Touching curries made of cooked meats, it is a mistake to say that these are not worth eating. They can be turned out very well indeed by my method, provided you take care to have a really good moistening broth, assisted, say, with an ounce of meat glaze, and if you will remember these points: Cooked meat does not need re-cooking, therefore, when you have got your well-flavored sauce ready, slip in the meat, and let it marinate as long as you can therein without any cooking whatever. Then, when you want to serve, bring the contents of your casserole very gently to steaming point, and send it up without delay.

I have no time, I much regret to say, to make you a dry curry, for though it is an easy thing to manage, it demands a somewhat tedious process if you desire to get the proper dryness with the proper tenderness. It is simply got by very gentle reduction. But I will conclude by doing you some rice in the ordinary Madras way.

Choose the best Patna rice, and do not wash it. If you use a roomy vessel with plenty of fast boiling water any impurity there may be rises with the scum, and can be taken off. But you will find very little of this. No sane person washes macaroni. Rice should be treated in the same manner, when you know that it has been refined, as the best varieties always are.

(a) For from four to six ounces of uncooked rice choose a four-quart, or even larger, stew-pan; three-parts fill this with water and set it on to boil, putting into it a dessertspoonful of salt, and the juice of half a lemon.

(b) While the water is coming to the boiling point sift on a sieve and weigh the amount of rice you require.

(c) Put a small jug of cold water within easy reach of the range.

(d) As soon as the water boils freely, cast in the rice, and with a wooden spoon give it occasionally a gentle stir round.

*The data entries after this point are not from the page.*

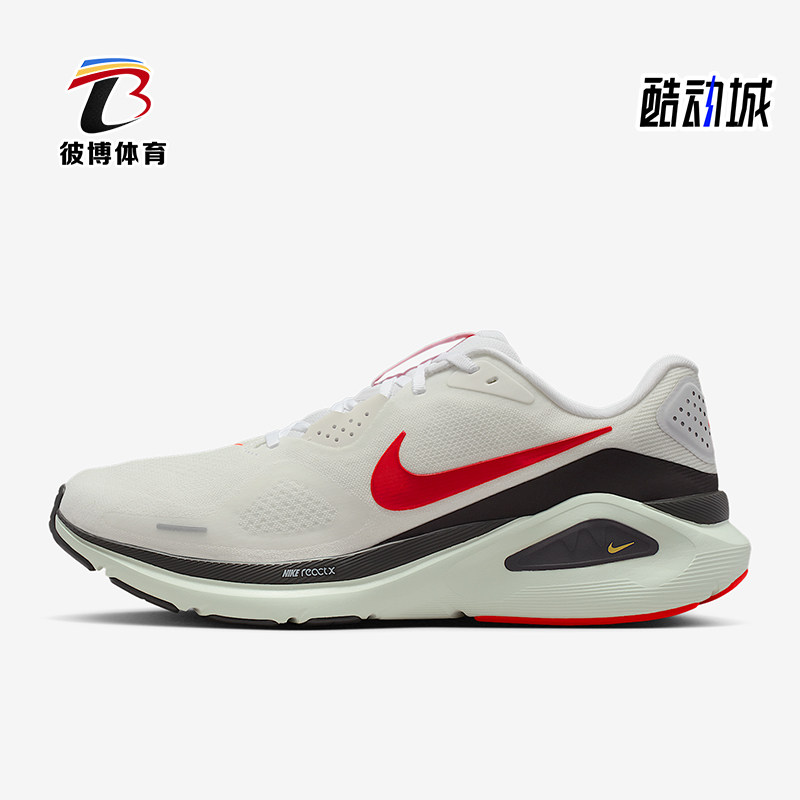 Nike/耐克正品STRUCTURE 26男士低帮经典减震跑步鞋HJ1102-106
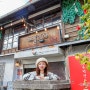 포항 구룡포 일본인가옥거리 주차 카페 포항 놀거리 까멜리아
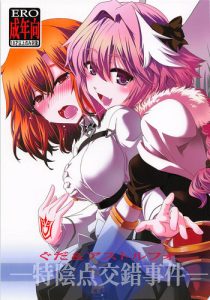 Guda & Astolfo Tokuinten Kousaku Jiken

(e) Mark the time when the rice was put in, and in about ten or twelve minutes begin to test the grains by taking a few of them out with the spoon, and pinching them between the finger and thumb.

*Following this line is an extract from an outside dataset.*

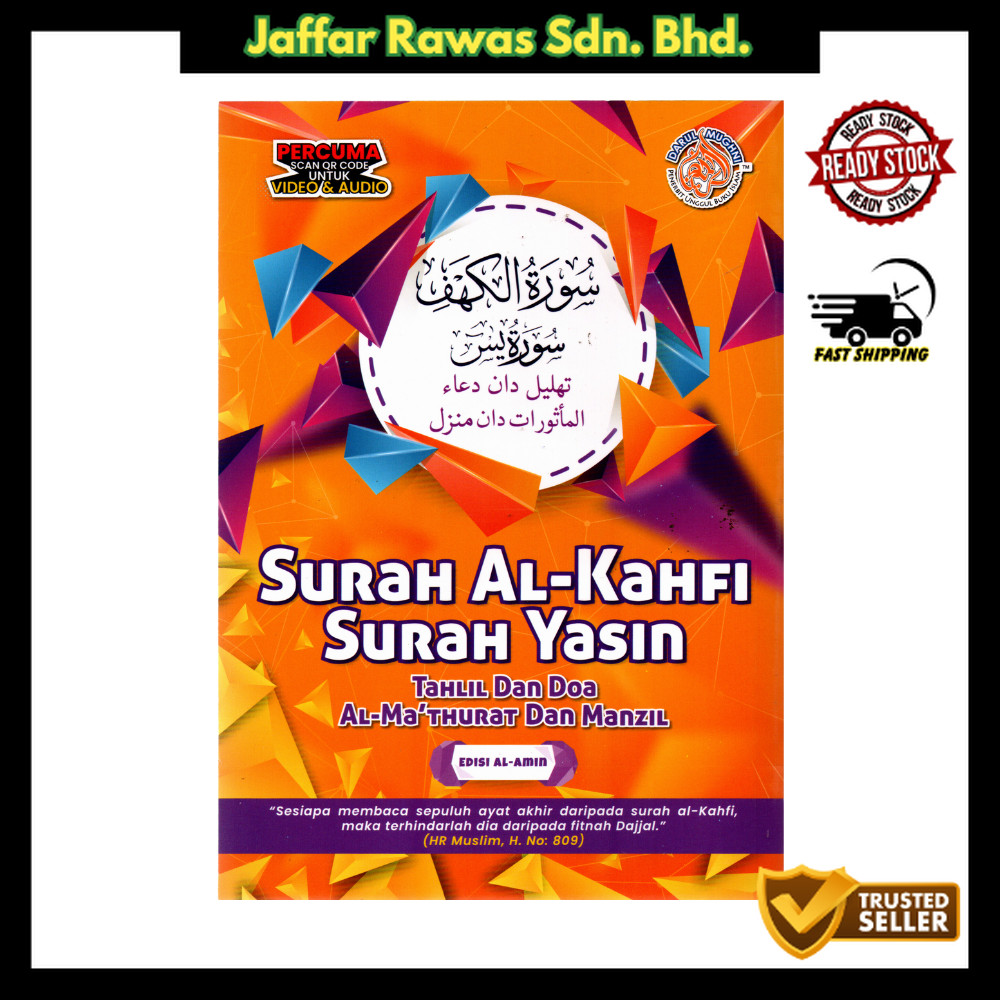 Surah Al-Kahfi Surah Yasin - Darul Mughni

(f) When the grains feel thoroughly

softened through, yet firm, stop the boiling instanter by dashing in the jugful of cold water.

(g) Drain off the water completely on a large .wire sieve, returning the rice to the hot stew-pan; shake this well, set it on the corner of the hot plate, and cover it with a clean hot napkin, so that the rice may dry, repeating the shaking every now and then to separate the grains.

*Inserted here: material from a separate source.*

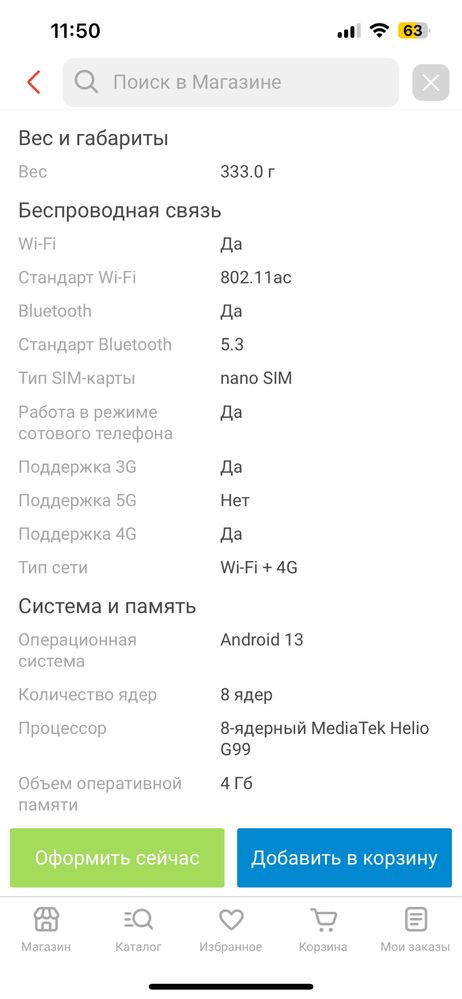 Продам планшет samsung tab a9 4/64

(h) To detach the grains which always adhere to the bottom put in a quarter of an ounce of butter. As this melts the grains will come away. Use a large two pronged steel fork to work the rice loosely.

The drying process will take from eight to ten minutes at the least, and must not be hurried. Even wellboiled rice will’ not come to the table satisfactorily unless it has been drained and dried as I have described.

Raw rice of good quality swells to four times its original bulk when boiled; it therefore requires plenty of water when undergoing that process.